## begin

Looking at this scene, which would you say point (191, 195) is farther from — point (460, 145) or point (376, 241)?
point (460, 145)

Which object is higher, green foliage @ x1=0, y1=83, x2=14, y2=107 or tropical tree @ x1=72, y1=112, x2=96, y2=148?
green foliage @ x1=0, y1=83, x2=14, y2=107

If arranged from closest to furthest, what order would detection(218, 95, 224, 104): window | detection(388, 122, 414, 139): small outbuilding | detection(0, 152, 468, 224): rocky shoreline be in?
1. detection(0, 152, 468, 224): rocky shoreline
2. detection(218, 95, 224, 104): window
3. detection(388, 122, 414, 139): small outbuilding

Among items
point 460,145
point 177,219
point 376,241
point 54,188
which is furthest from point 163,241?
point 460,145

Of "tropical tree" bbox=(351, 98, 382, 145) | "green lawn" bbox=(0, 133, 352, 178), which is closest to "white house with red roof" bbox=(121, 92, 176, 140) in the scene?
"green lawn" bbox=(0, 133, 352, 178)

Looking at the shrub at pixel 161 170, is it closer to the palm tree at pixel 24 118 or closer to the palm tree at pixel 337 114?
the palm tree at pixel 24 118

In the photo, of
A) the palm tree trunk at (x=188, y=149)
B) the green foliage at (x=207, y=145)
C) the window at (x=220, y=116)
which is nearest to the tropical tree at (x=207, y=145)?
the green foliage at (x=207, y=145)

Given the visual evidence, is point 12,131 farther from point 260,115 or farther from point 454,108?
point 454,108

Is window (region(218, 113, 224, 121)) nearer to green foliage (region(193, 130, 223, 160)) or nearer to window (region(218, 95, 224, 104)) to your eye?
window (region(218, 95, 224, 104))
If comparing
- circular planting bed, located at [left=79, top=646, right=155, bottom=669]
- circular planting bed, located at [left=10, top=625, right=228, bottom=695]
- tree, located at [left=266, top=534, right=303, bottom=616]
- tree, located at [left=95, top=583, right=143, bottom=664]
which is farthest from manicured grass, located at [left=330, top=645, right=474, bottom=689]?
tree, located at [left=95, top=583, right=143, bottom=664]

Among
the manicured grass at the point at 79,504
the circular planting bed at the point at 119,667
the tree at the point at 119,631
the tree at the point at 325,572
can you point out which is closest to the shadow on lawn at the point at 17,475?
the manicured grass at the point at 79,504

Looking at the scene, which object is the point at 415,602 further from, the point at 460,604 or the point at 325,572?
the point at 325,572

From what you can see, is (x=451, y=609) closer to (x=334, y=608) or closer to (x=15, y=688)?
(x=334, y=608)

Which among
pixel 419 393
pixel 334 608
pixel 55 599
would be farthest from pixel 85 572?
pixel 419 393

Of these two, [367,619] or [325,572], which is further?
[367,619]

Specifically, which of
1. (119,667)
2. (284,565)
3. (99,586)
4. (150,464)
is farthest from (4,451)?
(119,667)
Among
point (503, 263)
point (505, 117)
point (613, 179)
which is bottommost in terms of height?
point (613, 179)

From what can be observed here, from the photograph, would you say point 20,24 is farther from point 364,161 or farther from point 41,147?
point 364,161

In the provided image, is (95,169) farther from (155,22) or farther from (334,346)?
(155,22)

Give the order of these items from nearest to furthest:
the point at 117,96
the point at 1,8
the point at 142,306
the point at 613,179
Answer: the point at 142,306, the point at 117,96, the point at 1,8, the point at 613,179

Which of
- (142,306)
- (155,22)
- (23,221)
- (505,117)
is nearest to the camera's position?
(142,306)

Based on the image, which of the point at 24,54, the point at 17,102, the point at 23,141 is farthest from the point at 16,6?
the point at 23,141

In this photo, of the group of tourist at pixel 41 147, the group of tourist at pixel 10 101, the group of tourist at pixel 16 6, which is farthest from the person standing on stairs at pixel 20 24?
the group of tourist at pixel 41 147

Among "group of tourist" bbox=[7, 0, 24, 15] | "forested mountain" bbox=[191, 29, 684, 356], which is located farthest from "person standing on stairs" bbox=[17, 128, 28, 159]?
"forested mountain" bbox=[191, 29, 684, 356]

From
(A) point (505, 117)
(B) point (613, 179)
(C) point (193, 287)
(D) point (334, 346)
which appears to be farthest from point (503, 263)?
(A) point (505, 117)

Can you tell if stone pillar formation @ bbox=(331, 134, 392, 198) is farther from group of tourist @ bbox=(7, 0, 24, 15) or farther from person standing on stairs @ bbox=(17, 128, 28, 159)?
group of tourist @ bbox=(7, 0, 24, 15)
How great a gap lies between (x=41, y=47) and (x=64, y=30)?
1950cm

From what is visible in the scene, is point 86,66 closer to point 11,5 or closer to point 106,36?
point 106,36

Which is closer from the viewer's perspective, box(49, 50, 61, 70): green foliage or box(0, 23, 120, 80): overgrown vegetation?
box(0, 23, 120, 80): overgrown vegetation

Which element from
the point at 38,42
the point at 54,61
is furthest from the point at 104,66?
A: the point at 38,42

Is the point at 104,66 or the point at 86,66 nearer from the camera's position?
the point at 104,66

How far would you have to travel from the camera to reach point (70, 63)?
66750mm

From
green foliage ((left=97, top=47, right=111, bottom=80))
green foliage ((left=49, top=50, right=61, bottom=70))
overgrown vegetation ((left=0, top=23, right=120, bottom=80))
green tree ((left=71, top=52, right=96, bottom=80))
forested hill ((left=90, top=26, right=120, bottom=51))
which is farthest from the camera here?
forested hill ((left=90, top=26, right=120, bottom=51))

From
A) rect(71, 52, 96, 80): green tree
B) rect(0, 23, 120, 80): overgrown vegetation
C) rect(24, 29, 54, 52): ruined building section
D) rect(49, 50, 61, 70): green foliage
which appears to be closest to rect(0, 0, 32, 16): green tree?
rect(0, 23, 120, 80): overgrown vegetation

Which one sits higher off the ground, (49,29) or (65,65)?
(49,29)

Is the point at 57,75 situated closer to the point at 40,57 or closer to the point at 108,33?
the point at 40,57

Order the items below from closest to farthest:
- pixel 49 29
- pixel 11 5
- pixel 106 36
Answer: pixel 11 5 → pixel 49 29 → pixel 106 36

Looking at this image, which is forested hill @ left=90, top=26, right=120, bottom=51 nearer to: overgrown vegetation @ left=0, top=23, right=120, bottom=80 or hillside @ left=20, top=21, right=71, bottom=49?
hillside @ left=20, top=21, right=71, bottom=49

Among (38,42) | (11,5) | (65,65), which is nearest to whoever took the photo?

## end

_Required work_
Restate all of the entries above precisely.

_Completed exercise_
Looking at this scene, which would you say point (191, 195) is farther from — point (460, 145) or point (376, 241)?
point (460, 145)

Which object is higher, green foliage @ x1=0, y1=83, x2=14, y2=107 or tropical tree @ x1=72, y1=112, x2=96, y2=148?
green foliage @ x1=0, y1=83, x2=14, y2=107

If arranged from closest to furthest, what order would detection(218, 95, 224, 104): window | detection(388, 122, 414, 139): small outbuilding | detection(0, 152, 468, 224): rocky shoreline be in?
1. detection(0, 152, 468, 224): rocky shoreline
2. detection(218, 95, 224, 104): window
3. detection(388, 122, 414, 139): small outbuilding

Among items
point 460,145
point 177,219
point 376,241
point 54,188
which is furthest from point 163,241?
point 460,145

Of "tropical tree" bbox=(351, 98, 382, 145) | "green lawn" bbox=(0, 133, 352, 178), which is closest to "white house with red roof" bbox=(121, 92, 176, 140) in the scene?
"green lawn" bbox=(0, 133, 352, 178)

Looking at the shrub at pixel 161 170, is it closer to the palm tree at pixel 24 118 or closer to the palm tree at pixel 337 114?
the palm tree at pixel 24 118

In the photo, of
A) the palm tree trunk at (x=188, y=149)
B) the green foliage at (x=207, y=145)
C) the window at (x=220, y=116)
which is nearest to the tropical tree at (x=207, y=145)?
the green foliage at (x=207, y=145)

Given the visual evidence, is point 12,131 farther from point 260,115 or farther from point 454,108?
point 454,108

Is window (region(218, 113, 224, 121)) nearer to green foliage (region(193, 130, 223, 160)) or nearer to window (region(218, 95, 224, 104)) to your eye?
window (region(218, 95, 224, 104))
If comparing
- circular planting bed, located at [left=79, top=646, right=155, bottom=669]
- circular planting bed, located at [left=10, top=625, right=228, bottom=695]
- tree, located at [left=266, top=534, right=303, bottom=616]
- tree, located at [left=95, top=583, right=143, bottom=664]
which is farthest from manicured grass, located at [left=330, top=645, right=474, bottom=689]?
tree, located at [left=95, top=583, right=143, bottom=664]

Among
the manicured grass at the point at 79,504
the circular planting bed at the point at 119,667
the tree at the point at 119,631
the tree at the point at 325,572
can you point out which is closest to the shadow on lawn at the point at 17,475?
the manicured grass at the point at 79,504

Looking at the scene, which object is the point at 415,602 further from, the point at 460,604 or the point at 325,572?
the point at 325,572

From what you can see, is (x=451, y=609) closer to (x=334, y=608) or closer to (x=15, y=688)?
(x=334, y=608)

Which among
pixel 419 393
pixel 334 608
pixel 55 599
would be farthest from pixel 85 572?
pixel 419 393

Of these two, [367,619] or [325,572], which is further?
[367,619]

Specifically, which of
1. (119,667)
2. (284,565)
3. (99,586)
4. (150,464)
is farthest from (4,451)?
(119,667)
Among
point (503, 263)
point (505, 117)
point (613, 179)
which is bottommost in terms of height?
point (613, 179)

From what can be observed here, from the photograph, would you say point 20,24 is farther from point 364,161 or farther from point 41,147?
point 364,161

In the provided image, is (95,169) farther from (155,22) or farther from (334,346)?
(155,22)

Give the order of these items from nearest to furthest:
the point at 117,96
the point at 1,8
the point at 142,306
the point at 613,179
Answer: the point at 142,306, the point at 117,96, the point at 1,8, the point at 613,179

Which of
- (142,306)
- (155,22)
- (23,221)
- (505,117)
is nearest to the camera's position?
(142,306)

Based on the image, which of the point at 24,54, the point at 17,102, the point at 23,141 is farthest from the point at 16,6?
the point at 23,141

In this photo, of the group of tourist at pixel 41 147, the group of tourist at pixel 10 101, the group of tourist at pixel 16 6, which is farthest from the person standing on stairs at pixel 20 24?
the group of tourist at pixel 41 147

Among "group of tourist" bbox=[7, 0, 24, 15] | "forested mountain" bbox=[191, 29, 684, 356], which is located farthest from "person standing on stairs" bbox=[17, 128, 28, 159]?
"forested mountain" bbox=[191, 29, 684, 356]

From
(A) point (505, 117)
(B) point (613, 179)
(C) point (193, 287)
(D) point (334, 346)
which appears to be farthest from point (503, 263)?
(A) point (505, 117)

Can you tell if stone pillar formation @ bbox=(331, 134, 392, 198) is farther from group of tourist @ bbox=(7, 0, 24, 15) or farther from person standing on stairs @ bbox=(17, 128, 28, 159)?
group of tourist @ bbox=(7, 0, 24, 15)
How great a gap lies between (x=41, y=47) and (x=64, y=30)?
1950cm

From what is visible in the scene, is point 86,66 closer to point 11,5 or closer to point 106,36?
point 106,36

Which is closer from the viewer's perspective, box(49, 50, 61, 70): green foliage or box(0, 23, 120, 80): overgrown vegetation?
box(0, 23, 120, 80): overgrown vegetation

Which element from
the point at 38,42
the point at 54,61
is furthest from the point at 104,66?
A: the point at 38,42

Is the point at 104,66 or the point at 86,66 nearer from the camera's position?
the point at 104,66

How far would you have to travel from the camera to reach point (70, 63)?
66750mm

From
green foliage ((left=97, top=47, right=111, bottom=80))
green foliage ((left=49, top=50, right=61, bottom=70))
overgrown vegetation ((left=0, top=23, right=120, bottom=80))
green tree ((left=71, top=52, right=96, bottom=80))
forested hill ((left=90, top=26, right=120, bottom=51))
which is farthest from the camera here?
forested hill ((left=90, top=26, right=120, bottom=51))

From
A) rect(71, 52, 96, 80): green tree
B) rect(0, 23, 120, 80): overgrown vegetation
C) rect(24, 29, 54, 52): ruined building section
D) rect(49, 50, 61, 70): green foliage
which appears to be closest to rect(0, 0, 32, 16): green tree?
rect(0, 23, 120, 80): overgrown vegetation

Which one sits higher off the ground, (49,29) or (65,65)?
(49,29)

Is the point at 57,75 situated closer to the point at 40,57 or closer to the point at 108,33?
the point at 40,57

Order the items below from closest to farthest:
- pixel 49 29
- pixel 11 5
- pixel 106 36
Answer: pixel 11 5 → pixel 49 29 → pixel 106 36

Looking at this image, which is forested hill @ left=90, top=26, right=120, bottom=51 nearer to: overgrown vegetation @ left=0, top=23, right=120, bottom=80 or hillside @ left=20, top=21, right=71, bottom=49?
hillside @ left=20, top=21, right=71, bottom=49

Among (38,42) | (11,5) | (65,65), which is nearest to whoever took the photo?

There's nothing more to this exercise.